Back?

I’m back to listening to music from the war, looking at info about the war, even talking about it.

I don’t know what I’m going to achieve by confronting these feelings again. I was afraid that giving it any of my time would make it real again, make it something I couldn’t handwave as eccentricity. Even now, those memories are still there. There’s probably more where they came from.

But it bothers me the way all this lumps together with the general chaos in my life. I want it to be mental illness. What’s the alternative except that I’m either damn good at scaring myself or I’m a legit anomaly.

I don’t want to be a legit anomaly. This whole thing has the stink of some of the darkest recesses of Tumblr. I never bargained to be a special snowflake, or an attention whore. I just want a quiet, normal life like everyone else. But I have to prepare myself for the very real possibility that I’m just a freak and there’s nothing anyone can really do about that.

Requirement 1 -> Put the rows into a JSON list of strings, one string per line and no blank lines, starting at the line containing "From the shooting" and ending at the last line of the rows.
The post and the rows below it are unrelated.

Data listing ->
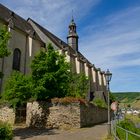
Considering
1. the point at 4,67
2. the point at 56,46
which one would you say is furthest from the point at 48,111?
the point at 56,46

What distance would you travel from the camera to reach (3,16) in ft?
124

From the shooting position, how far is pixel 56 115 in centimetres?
2217

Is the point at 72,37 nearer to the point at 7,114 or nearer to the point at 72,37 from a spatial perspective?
the point at 72,37

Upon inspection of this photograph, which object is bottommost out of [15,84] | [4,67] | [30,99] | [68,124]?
→ [68,124]

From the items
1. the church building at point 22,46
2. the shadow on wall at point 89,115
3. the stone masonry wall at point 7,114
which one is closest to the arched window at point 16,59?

Requirement 2 -> Transcribe the post word for word, starting at "I’m back to" and ending at "they came from.".

Task output 1 ->
[
  "From the shooting position, how far is pixel 56 115 in centimetres?",
  "2217",
  "Is the point at 72,37 nearer to the point at 7,114 or nearer to the point at 72,37 from a spatial perspective?",
  "the point at 72,37",
  "Upon inspection of this photograph, which object is bottommost out of [15,84] | [4,67] | [30,99] | [68,124]?",
  "→ [68,124]",
  "From the items",
  "1. the church building at point 22,46",
  "2. the shadow on wall at point 89,115",
  "3. the stone masonry wall at point 7,114",
  "which one is closest to the arched window at point 16,59?"
]

Task output 2 ->
I’m back to listening to music from the war, looking at info about the war, even talking about it.

I don’t know what I’m going to achieve by confronting these feelings again. I was afraid that giving it any of my time would make it real again, make it something I couldn’t handwave as eccentricity. Even now, those memories are still there. There’s probably more where they came from.